Could you return all of the listing below exactly, please?

════════════════════

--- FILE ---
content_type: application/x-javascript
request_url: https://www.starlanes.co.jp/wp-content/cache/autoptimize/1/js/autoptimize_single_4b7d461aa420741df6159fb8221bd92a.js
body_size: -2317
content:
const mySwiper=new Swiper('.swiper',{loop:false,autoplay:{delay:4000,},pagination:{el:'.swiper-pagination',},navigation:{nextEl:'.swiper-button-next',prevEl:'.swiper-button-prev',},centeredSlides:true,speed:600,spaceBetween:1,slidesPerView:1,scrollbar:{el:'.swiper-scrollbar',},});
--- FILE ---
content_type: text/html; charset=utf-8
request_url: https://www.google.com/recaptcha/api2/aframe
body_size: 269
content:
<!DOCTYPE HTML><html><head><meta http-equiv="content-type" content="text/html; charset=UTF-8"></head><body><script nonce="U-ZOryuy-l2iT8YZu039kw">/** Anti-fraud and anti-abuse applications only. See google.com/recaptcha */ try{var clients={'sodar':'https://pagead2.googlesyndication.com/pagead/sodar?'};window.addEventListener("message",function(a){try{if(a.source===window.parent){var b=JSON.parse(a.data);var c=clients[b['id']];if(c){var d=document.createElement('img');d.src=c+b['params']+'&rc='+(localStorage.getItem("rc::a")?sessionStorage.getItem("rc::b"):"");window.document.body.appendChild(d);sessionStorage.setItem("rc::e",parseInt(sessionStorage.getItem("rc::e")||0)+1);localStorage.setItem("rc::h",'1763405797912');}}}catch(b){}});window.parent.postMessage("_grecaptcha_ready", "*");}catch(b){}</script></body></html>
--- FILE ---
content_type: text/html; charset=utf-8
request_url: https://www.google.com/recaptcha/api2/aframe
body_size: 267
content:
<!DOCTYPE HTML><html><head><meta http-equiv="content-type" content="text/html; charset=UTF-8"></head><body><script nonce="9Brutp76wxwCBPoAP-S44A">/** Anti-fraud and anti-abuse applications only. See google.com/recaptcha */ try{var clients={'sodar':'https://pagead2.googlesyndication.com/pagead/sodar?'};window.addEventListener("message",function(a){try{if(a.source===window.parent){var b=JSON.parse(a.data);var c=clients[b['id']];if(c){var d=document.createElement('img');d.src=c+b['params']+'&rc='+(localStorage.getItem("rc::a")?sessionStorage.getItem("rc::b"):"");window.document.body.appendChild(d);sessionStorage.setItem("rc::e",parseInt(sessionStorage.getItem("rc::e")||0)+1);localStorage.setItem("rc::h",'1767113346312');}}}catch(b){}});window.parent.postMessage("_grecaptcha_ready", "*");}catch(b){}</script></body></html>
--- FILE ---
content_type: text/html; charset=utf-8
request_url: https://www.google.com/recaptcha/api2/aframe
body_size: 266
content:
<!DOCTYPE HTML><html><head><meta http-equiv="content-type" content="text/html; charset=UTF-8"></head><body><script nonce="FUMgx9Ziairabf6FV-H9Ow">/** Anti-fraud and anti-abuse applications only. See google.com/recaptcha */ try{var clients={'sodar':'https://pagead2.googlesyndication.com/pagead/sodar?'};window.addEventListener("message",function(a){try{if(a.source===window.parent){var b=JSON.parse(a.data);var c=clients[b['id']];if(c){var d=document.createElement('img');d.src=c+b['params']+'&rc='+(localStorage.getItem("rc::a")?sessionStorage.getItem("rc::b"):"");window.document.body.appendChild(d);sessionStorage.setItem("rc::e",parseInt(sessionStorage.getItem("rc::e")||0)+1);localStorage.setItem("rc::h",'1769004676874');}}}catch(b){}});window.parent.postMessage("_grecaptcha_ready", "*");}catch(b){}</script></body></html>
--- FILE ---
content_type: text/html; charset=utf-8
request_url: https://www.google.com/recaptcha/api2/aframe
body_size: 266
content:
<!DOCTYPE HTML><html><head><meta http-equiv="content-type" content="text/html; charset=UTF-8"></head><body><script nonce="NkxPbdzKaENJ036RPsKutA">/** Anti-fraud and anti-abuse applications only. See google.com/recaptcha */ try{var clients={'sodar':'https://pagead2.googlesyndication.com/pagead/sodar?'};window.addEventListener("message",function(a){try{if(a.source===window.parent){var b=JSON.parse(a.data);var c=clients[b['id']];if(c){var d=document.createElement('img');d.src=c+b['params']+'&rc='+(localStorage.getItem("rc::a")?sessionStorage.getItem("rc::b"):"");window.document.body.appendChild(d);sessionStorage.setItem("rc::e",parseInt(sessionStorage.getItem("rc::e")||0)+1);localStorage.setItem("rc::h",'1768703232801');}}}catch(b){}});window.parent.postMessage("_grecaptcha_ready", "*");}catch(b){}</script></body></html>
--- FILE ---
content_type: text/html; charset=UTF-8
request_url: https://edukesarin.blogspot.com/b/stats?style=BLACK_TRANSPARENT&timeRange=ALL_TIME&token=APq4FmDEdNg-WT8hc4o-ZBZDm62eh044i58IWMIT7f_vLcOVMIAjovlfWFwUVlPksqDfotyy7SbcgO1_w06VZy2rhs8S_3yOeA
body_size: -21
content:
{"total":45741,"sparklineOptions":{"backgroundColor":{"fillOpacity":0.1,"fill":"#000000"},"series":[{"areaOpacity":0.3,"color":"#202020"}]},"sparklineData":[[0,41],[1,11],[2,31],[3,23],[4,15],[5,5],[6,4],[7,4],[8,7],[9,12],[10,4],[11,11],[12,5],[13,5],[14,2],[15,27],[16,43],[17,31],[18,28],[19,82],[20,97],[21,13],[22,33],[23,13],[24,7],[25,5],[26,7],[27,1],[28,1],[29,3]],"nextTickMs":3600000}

════════════════════

__Written response__:
--- FILE ---
content_type: application/x-javascript
request_url: https://www.starlanes.co.jp/wp-content/cache/autoptimize/1/js/autoptimize_single_4b7d461aa420741df6159fb8221bd92a.js
body_size: -2317
content:
const mySwiper=new Swiper('.swiper',{loop:false,autoplay:{delay:4000,},pagination:{el:'.swiper-pagination',},navigation:{nextEl:'.swiper-button-next',prevEl:'.swiper-button-prev',},centeredSlides:true,speed:600,spaceBetween:1,slidesPerView:1,scrollbar:{el:'.swiper-scrollbar',},});
--- FILE ---
content_type: text/html; charset=utf-8
request_url: https://www.google.com/recaptcha/api2/aframe
body_size: 269
content:
<!DOCTYPE HTML><html><head><meta http-equiv="content-type" content="text/html; charset=UTF-8"></head><body><script nonce="U-ZOryuy-l2iT8YZu039kw">/** Anti-fraud and anti-abuse applications only. See google.com/recaptcha */ try{var clients={'sodar':'https://pagead2.googlesyndication.com/pagead/sodar?'};window.addEventListener("message",function(a){try{if(a.source===window.parent){var b=JSON.parse(a.data);var c=clients[b['id']];if(c){var d=document.createElement('img');d.src=c+b['params']+'&rc='+(localStorage.getItem("rc::a")?sessionStorage.getItem("rc::b"):"");window.document.body.appendChild(d);sessionStorage.setItem("rc::e",parseInt(sessionStorage.getItem("rc::e")||0)+1);localStorage.setItem("rc::h",'1763405797912');}}}catch(b){}});window.parent.postMessage("_grecaptcha_ready", "*");}catch(b){}</script></body></html>
--- FILE ---
content_type: text/html; charset=utf-8
request_url: https://www.google.com/recaptcha/api2/aframe
body_size: 267
content:
<!DOCTYPE HTML><html><head><meta http-equiv="content-type" content="text/html; charset=UTF-8"></head><body><script nonce="9Brutp76wxwCBPoAP-S44A">/** Anti-fraud and anti-abuse applications only. See google.com/recaptcha */ try{var clients={'sodar':'https://pagead2.googlesyndication.com/pagead/sodar?'};window.addEventListener("message",function(a){try{if(a.source===window.parent){var b=JSON.parse(a.data);var c=clients[b['id']];if(c){var d=document.createElement('img');d.src=c+b['params']+'&rc='+(localStorage.getItem("rc::a")?sessionStorage.getItem("rc::b"):"");window.document.body.appendChild(d);sessionStorage.setItem("rc::e",parseInt(sessionStorage.getItem("rc::e")||0)+1);localStorage.setItem("rc::h",'1767113346312');}}}catch(b){}});window.parent.postMessage("_grecaptcha_ready", "*");}catch(b){}</script></body></html>
--- FILE ---
content_type: text/html; charset=utf-8
request_url: https://www.google.com/recaptcha/api2/aframe
body_size: 266
content:
<!DOCTYPE HTML><html><head><meta http-equiv="content-type" content="text/html; charset=UTF-8"></head><body><script nonce="FUMgx9Ziairabf6FV-H9Ow">/** Anti-fraud and anti-abuse applications only. See google.com/recaptcha */ try{var clients={'sodar':'https://pagead2.googlesyndication.com/pagead/sodar?'};window.addEventListener("message",function(a){try{if(a.source===window.parent){var b=JSON.parse(a.data);var c=clients[b['id']];if(c){var d=document.createElement('img');d.src=c+b['params']+'&rc='+(localStorage.getItem("rc::a")?sessionStorage.getItem("rc::b"):"");window.document.body.appendChild(d);sessionStorage.setItem("rc::e",parseInt(sessionStorage.getItem("rc::e")||0)+1);localStorage.setItem("rc::h",'1769004676874');}}}catch(b){}});window.parent.postMessage("_grecaptcha_ready", "*");}catch(b){}</script></body></html>
--- FILE ---
content_type: text/html; charset=utf-8
request_url: https://www.google.com/recaptcha/api2/aframe
body_size: 266
content:
<!DOCTYPE HTML><html><head><meta http-equiv="content-type" content="text/html; charset=UTF-8"></head><body><script nonce="NkxPbdzKaENJ036RPsKutA">/** Anti-fraud and anti-abuse applications only. See google.com/recaptcha */ try{var clients={'sodar':'https://pagead2.googlesyndication.com/pagead/sodar?'};window.addEventListener("message",function(a){try{if(a.source===window.parent){var b=JSON.parse(a.data);var c=clients[b['id']];if(c){var d=document.createElement('img');d.src=c+b['params']+'&rc='+(localStorage.getItem("rc::a")?sessionStorage.getItem("rc::b"):"");window.document.body.appendChild(d);sessionStorage.setItem("rc::e",parseInt(sessionStorage.getItem("rc::e")||0)+1);localStorage.setItem("rc::h",'1768703232801');}}}catch(b){}});window.parent.postMessage("_grecaptcha_ready", "*");}catch(b){}</script></body></html>
--- FILE ---
content_type: text/html; charset=UTF-8
request_url: https://edukesarin.blogspot.com/b/stats?style=BLACK_TRANSPARENT&timeRange=ALL_TIME&token=APq4FmDEdNg-WT8hc4o-ZBZDm62eh044i58IWMIT7f_vLcOVMIAjovlfWFwUVlPksqDfotyy7SbcgO1_w06VZy2rhs8S_3yOeA
body_size: -21
content:
{"total":45741,"sparklineOptions":{"backgroundColor":{"fillOpacity":0.1,"fill":"#000000"},"series":[{"areaOpacity":0.3,"color":"#202020"}]},"sparklineData":[[0,41],[1,11],[2,31],[3,23],[4,15],[5,5],[6,4],[7,4],[8,7],[9,12],[10,4],[11,11],[12,5],[13,5],[14,2],[15,27],[16,43],[17,31],[18,28],[19,82],[20,97],[21,13],[22,33],[23,13],[24,7],[25,5],[26,7],[27,1],[28,1],[29,3]],"nextTickMs":3600000}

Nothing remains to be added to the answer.